BEGIN AVAILABLE DATA

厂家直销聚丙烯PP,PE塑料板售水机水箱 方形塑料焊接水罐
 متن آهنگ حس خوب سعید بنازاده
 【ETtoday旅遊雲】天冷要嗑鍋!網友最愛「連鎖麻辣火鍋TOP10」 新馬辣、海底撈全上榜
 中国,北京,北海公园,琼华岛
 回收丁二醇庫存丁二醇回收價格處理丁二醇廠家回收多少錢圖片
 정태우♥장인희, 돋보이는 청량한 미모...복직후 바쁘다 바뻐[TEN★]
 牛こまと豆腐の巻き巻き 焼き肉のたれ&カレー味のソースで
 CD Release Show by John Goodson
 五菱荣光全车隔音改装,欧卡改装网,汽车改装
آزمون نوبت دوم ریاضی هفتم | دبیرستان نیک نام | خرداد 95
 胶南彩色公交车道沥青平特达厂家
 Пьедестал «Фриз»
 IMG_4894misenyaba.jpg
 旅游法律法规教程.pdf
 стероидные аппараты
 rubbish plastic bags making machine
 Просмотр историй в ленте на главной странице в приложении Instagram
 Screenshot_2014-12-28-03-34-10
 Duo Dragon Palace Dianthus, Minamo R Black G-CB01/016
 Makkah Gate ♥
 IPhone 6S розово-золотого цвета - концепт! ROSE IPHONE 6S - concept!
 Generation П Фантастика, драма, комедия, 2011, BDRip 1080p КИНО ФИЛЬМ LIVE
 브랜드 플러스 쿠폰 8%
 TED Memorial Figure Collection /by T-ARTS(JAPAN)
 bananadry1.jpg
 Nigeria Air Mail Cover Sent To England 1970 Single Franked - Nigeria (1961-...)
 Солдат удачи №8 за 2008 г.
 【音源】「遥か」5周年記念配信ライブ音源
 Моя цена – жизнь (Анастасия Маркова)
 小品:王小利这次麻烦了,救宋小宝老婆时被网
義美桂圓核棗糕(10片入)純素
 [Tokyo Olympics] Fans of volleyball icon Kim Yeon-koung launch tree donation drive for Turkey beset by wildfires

END AVAILABLE DATA

Output an exact copy of the lines beginning at the one that holds "IMG_4894misenyaba.jpg" and running through the final line of the records.

 IMG_4894misenyaba.jpg
 旅游法律法规教程.pdf
 стероидные аппараты
 rubbish plastic bags making machine
 Просмотр историй в ленте на главной странице в приложении Instagram
 Screenshot_2014-12-28-03-34-10
 Duo Dragon Palace Dianthus, Minamo R Black G-CB01/016
 Makkah Gate ♥
 IPhone 6S розово-золотого цвета - концепт! ROSE IPHONE 6S - concept!
 Generation П Фантастика, драма, комедия, 2011, BDRip 1080p КИНО ФИЛЬМ LIVE
 브랜드 플러스 쿠폰 8%
 TED Memorial Figure Collection /by T-ARTS(JAPAN)
 bananadry1.jpg
 Nigeria Air Mail Cover Sent To England 1970 Single Franked - Nigeria (1961-...)
 Солдат удачи №8 за 2008 г.
 【音源】「遥か」5周年記念配信ライブ音源
 Моя цена – жизнь (Анастасия Маркова)
 小品:王小利这次麻烦了,救宋小宝老婆时被网
義美桂圓核棗糕(10片入)純素
 [Tokyo Olympics] Fans of volleyball icon Kim Yeon-koung launch tree donation drive for Turkey beset by wildfires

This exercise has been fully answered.